[Offtopic] Some thoughts on a networking model.

Anything and everything that's related to OGRE or the wider graphics field that doesn't fit into the other forums.
Post Reply
User avatar
Antiarc
Greenskin
Posts: 120
Joined: Thu Jan 23, 2003 8:40 am
Contact:

[Offtopic] Some thoughts on a networking model.

Post by Antiarc »

'm working on a networking solution I've tenatively termed a "quadtree network". The basic idea is to produce a scalable network for a series of nodes that have geographical or pseudo-geographical locations by concentrating bandwidth available to the system according to that area's need - a self-adapting network, if you will. The root node is a trusted content distribution node, and then recursive quadrants are formed, which content then propagates down through. As state changes occur within the network, they propagate up through the network, and then spill down into other branches as resources become available. Since nodes will be changing pseudogeographical location frequently (and thus, will be changing their location in the quadtree frequently), it is important that state changes be propagated up through the tree quickly, so that they can learn about those changes as they come into proximity with the effects of those changes.
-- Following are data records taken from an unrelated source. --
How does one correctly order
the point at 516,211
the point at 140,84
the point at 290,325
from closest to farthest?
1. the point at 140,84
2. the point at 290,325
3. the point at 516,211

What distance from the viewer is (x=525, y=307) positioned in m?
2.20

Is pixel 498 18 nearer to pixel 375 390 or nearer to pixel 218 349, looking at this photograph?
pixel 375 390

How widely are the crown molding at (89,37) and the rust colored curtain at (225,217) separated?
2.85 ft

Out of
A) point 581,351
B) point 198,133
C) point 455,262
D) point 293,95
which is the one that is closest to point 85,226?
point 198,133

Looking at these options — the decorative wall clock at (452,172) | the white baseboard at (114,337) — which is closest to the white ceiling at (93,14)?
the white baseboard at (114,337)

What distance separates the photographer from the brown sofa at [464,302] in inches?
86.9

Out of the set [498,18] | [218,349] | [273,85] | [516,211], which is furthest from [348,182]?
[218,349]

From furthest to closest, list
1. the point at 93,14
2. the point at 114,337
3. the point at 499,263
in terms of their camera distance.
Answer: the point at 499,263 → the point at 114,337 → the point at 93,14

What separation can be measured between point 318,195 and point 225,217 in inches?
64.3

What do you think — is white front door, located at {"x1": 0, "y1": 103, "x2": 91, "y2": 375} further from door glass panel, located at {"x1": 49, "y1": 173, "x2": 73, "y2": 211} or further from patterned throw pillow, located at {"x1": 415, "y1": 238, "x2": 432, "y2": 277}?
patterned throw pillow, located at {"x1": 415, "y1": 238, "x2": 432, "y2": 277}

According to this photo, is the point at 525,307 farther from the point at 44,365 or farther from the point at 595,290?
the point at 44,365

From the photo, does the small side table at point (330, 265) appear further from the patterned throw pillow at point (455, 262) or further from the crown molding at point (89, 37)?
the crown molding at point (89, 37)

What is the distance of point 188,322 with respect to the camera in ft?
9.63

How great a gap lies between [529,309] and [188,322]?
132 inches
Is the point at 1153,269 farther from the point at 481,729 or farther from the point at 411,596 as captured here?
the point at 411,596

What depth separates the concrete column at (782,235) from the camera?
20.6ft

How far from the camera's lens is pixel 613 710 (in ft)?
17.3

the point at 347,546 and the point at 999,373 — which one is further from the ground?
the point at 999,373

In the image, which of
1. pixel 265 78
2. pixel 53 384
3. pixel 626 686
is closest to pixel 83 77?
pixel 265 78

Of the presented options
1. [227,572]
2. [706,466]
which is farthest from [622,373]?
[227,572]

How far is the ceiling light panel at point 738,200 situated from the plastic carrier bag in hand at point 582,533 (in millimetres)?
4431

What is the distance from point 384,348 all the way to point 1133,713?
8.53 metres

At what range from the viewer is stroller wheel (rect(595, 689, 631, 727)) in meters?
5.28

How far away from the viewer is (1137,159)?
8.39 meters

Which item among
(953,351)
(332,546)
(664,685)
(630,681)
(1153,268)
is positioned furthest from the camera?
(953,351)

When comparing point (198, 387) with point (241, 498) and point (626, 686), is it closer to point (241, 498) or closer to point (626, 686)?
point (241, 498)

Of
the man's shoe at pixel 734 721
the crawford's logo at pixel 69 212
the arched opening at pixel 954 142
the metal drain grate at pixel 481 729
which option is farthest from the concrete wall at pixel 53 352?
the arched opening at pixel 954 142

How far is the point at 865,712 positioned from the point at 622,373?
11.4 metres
I'm designing for a network size potentially in the tens of thousands of nodes. The entire point of this structure is to alleviate as much load as possible from the root node and to offload as much of it as possible onto other nodes in the network.

My inspiration is two-fold: first, quadtrees for terrain tesselation and rendering as a model for node distribution (that is, more heavily populated areas of the network are tesselated further and further, forming small sub-pools of nodes), and second, the BitTorrent/swarming P2P model of exploiting unused resources within the network to decrease the load on individual points in the network at the cost of total increased bandwidth usage. I plan to use the swarming aspect of the network for authentication of state - that is, if more nodes than not agree on a state change, it becomes authoritative. Rather than taking the "trusted/not trusted" model, I'm wanting to see if a "trusted by consensus" model can work. This increases the total resource usage per state change, but drastically decreases the resources needed per node to tiny, self-contained network levels. If my design is right, then I will essentially be forming a hierarchy of four-to-twelve (for redundancy/fallover) node networks, which can then hopefully operate as self-contained entities, which should hopefully operate with very low latencies.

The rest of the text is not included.